AUTHOR: Theresa J. Valentine
CREATOR(S): Thomas A. Spies
PRINCIPAL INVESTIGATOR(S): Thomas A. Spies
ORIGINATOR(S): Thomas A. Spies
OTHER RESEARCHER(S): Russell N. Faux
MOST RECENT METADATA REVIEW DATE:
3 Aug 2016
KEYWORDS:
Disturbance, Spatial data, stand structure, geology, geomorphology, biomass, spatial properties, topography, geographic information systems, disturbance, trees, vegetation
PURPOSE:
Study was developed as part of the LTER 6 digital forest initiative, with the cooperation of the US Environmental Protection Agency (EPA), to provide complete coverage of the Blue River Watershed (GI010 Andrews Forest and GI011 Upper Blue River).
METHODS:
Field Methods - GI011:
Description:

The LiDAR survey utilized a Leica ALS60 Phase II sensor in a Cessna Caravan 208B. The sensors operate with Automatic Gain Control (AGC) for intensity correction. The Leica systems were set to acquire 105,000 laser pulses per second (i.e. 105 kHz pulse rate) and flown at 900 meters above ground level (AGL), capturing a scan angle of ±14o from nadir. These settings were developed to yield points with an average native pulse density of 8 pulses per square meter over terrestrial surfaces. It is not uncommon for some types of surfaces (e.g. dense vegetation or water) to return fewer pulses than the laser originally emitted. These discrepancies between ‘native’ and ‘delivered’ density will vary depending on terrain, land cover, and the prevalence of water bodies.

All areas were surveyed with an opposing flight line side-lap of =50% (=100% overlap) to reduce laser shadowing and increase surface laser painting. The Leica laser systems allow up to four range measurements (returns) per pulse, and all discernible laser returns were processed for the output dataset. To accurately solve for laser point position (geographic coordinates x, y, z), the positional coordinates of the airborne sensor and the attitude of the aircraft were recorded continuously throughout the LiDAR data collection mission. Aircraft position was measured twice per second (2 Hz) by an onboard differential GPS unit. Aircraft attitude was measured 200 times per second (200 Hz) as pitch, roll and yaw (heading) from an onboard inertial measurement unit (IMU). To allow for post-processing correction and calibration, aircraft/sensor position and attitude data are indexed by GPS time.

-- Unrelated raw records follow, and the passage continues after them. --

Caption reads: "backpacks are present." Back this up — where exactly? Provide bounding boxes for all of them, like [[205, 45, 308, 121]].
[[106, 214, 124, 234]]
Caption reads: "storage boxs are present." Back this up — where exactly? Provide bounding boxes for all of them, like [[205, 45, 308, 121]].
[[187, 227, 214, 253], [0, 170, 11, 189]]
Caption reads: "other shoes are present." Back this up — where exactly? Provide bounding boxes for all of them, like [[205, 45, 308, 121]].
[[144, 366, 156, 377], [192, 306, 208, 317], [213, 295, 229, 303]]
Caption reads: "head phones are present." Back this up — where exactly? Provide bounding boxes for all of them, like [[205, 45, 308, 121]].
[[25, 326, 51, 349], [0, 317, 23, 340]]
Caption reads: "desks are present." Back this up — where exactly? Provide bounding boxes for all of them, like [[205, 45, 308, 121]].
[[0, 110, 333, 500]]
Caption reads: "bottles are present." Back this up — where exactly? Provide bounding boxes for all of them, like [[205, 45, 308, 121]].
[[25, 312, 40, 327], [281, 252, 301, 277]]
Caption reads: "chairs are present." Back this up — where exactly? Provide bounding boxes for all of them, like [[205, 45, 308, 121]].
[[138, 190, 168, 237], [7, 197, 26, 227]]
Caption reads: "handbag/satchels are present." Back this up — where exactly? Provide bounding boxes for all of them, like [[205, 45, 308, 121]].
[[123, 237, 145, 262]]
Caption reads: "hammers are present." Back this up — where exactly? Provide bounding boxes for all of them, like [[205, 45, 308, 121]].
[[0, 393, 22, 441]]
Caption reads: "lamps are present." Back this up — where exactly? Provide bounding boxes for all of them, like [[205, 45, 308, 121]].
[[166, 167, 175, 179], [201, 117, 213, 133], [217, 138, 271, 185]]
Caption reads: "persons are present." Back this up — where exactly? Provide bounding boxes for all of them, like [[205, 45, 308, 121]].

See the complete documentation for more detail descriptions of the methodology.

Processing Procedures - GI011:
Description:

1. Resolved kinematic corrections for aircraft position data using kinematic aircraft GPS and static ground GPS data. Software: Waypoint GPS v.8.10, Trimble Geomatics Office v.1.62

2. Developed a smoothed best estimate of trajectory (SBET) file that blends post-processed aircraft position with attitude data. Sensor head position and attitude were calculated throughout the survey. The SBET data were used extensively for laser point processing. Software: IPAS v.1.35

3. Calculated laser point position by associating SBET position to each laser point return time, scan angle, intensity, etc. Created raw laser point cloud data for the entire survey in *.las (ASPRS v. 1.2) format. Software: ALS Post Processing Software v.2.70

4. Imported raw laser points into manageable blocks (less than 500 MB) to perform manual relative accuracy calibration and filter for pits/birds. Ground points were then classified for individual flight lines (to be used for relative accuracy testing and calibration). Software: TerraScan v.11.007

5. Using ground classified points per each flight line, the relative accuracy was tested. Automated line-to-line calibrations were then performed for system attitude parameters (pitch, roll, heading), mirror flex (scale) and GPS/IMU drift. Calibrations were performed on ground classified points from paired flight lines. Every flight line was used for relative accuracy calibration. Software: TerraMatch v.11.005

6. Position and attitude data were imported. Resulting data were classified as ground and non-ground points. Statistical absolute accuracy was assessed via direct comparisons of ground classified points to ground RTK survey data. Data were then converted to orthometric elevations (NAVD83) by applying a Geoid03 correction. Software: TerraScan v.11.007, TerraModeler v.11.002

7. Bare Earth models were created as a triangulated surface and exported as ArcInfo ASCII grids at a 1 m pixel resolution. Highest Hit models were created for any class at 1 m grid spacing and exported as ArcInfo ASCII grids. Software: TerraScan v.11.007, ArcMap v. 9.3.1, TerraModeler v.11.002

Processing Procedures - GI011 (1):
Description: Raw DEM's were processed using ArcGIS 10.1 desktop software. Aspect, percent slope, flow accumulation, and hill shade grids were produced using standard methods. 10, 25, and 50 meter contours were produced using generalized 10 meter DEM's and smoothed.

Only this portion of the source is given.